*** Page text ***
Turning to practice, Blumenfeld and Klein (2009) suggested strategies for working with Jewish undergraduates to create supportive and welcoming spaces on campus for worldview expression and identity development. Included in these recommendations was careful attention to the formal and informal opportunities available to Jews within the campus climate (e.g., engagement in Jewish organizations), as well as conducting assessments of Jewish student needs and experiences. Due to the availability of new data, we were able to build upon this scholarship and conduct an assessment of the campus climate for Jews, not by analyzing the responses of Jews themselves, but instead by understanding the appreciative attitudes that students of other worldviews hold toward Jews and Judaism in general.

Theoretical Framework

Considering a history of Jews being viewed as outsiders in US higher education (Horowitz, 1987; Oren, 1985) and feelings of marginalization by Jews on college campuses today (Kosmin & Keysar, 2015; Weinberg, 2012), examining how non-Jewish students come to hold appreciative attitudes toward Jews is as timely as it is complicated. What are appreciative attitudes and what can educators do to help non-Jewish students better appreciate Jews? How can this task be effectively accomplished in the face of reported anti-Semitic sentiments expressed by peers, faculty, and institutional leaders (Kosmin & Keysar, 2015)?

As an outcome for consideration, appreciative attitudes can be defined as related to “appreciative knowledge of diverse traditions that promote common action” (Patel & Meyer, 2011 [End Page 73] , p. 5). Theoretical grounding for this idea and its subsequent use in exploring the relationship between collegiate experiences and this outcome emerge from Eck (2006), who offered: “Tolerance is too thin a foundation for a world of religious difference and proximity. It does nothing to remove our ignorance of one another, and leaves in place . . . the fears that underlie old patterns of division and violence” (What is Pluralism section, para. 3). Eck went on to propose that pluralism consists of four basic tenets: actively engaging diversity, relating to others with a sense of goodwill that extends beyond mere toleration, securing commitments in the midst of diverse alternatives, and recognizing and appreciating worldview differences and commonalities.
*** End of Page text ***
Prompt A:
In the passage on campus attitudes toward Jews, how many basic tenets of pluralism does Eck propose?
Prompt B:
From the passage on campus attitudes toward Jews, write out the text from "Considering a history" up to and including "(Kosmin & Keysar, 2015)?".
*** Information provided ***
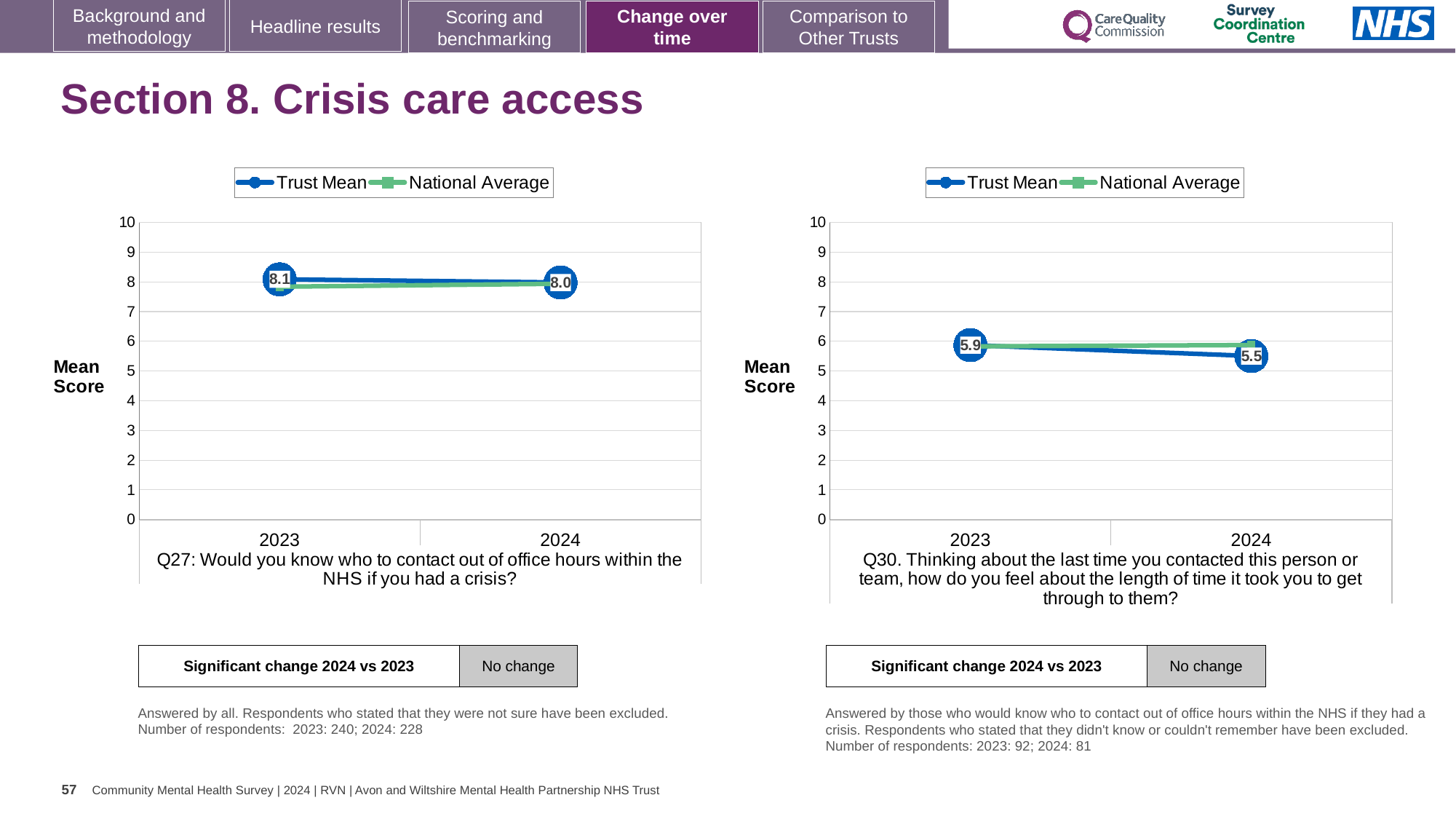
In the Q30 chart (right), what is the Trust Mean score for 2023? 5.9 How many series does the legend of the Q27 chart (left) list? 2 In the Q27 chart (left), is the National Average for 2023 greater or less than 7? greater In the Q30 chart (right), which year has the higher Trust Mean score, 2023 or 2024? 2023 In the Q30 chart (right), is the National Average for 2024 greater or less than 7? less How many years are plotted on the x axis of the Q30 chart (right)? 2 In the Q27 chart (left), what is the Trust Mean score for 2024? 8.0 In the Q27 chart (left), what is the Trust Mean score for 2023? 8.1 What kind of chart is the Q27 chart (left)? line chart In the Q30 chart (right), what is the Trust Mean score for 2024? 5.5 In the Q27 chart (left), does the Trust Mean rise or fall from 2023 to 2024? fall In the Q30 chart (right), what is the difference between the Trust Mean scores for 2023 and 2024? 0.4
*** End of Information provided ***
Answer space A:
Four.

Answer space B:
Considering a history of Jews being viewed as outsiders in US higher education (Horowitz, 1987; Oren, 1985) and feelings of marginalization by Jews on college campuses today (Kosmin & Keysar, 2015; Weinberg, 2012), examining how non-Jewish students come to hold appreciative attitudes toward Jews is as timely as it is complicated. What are appreciative attitudes and what can educators do to help non-Jewish students better appreciate Jews? How can this task be effectively accomplished in the face of reported anti-Semitic sentiments expressed by peers, faculty, and institutional leaders (Kosmin & Keysar, 2015)?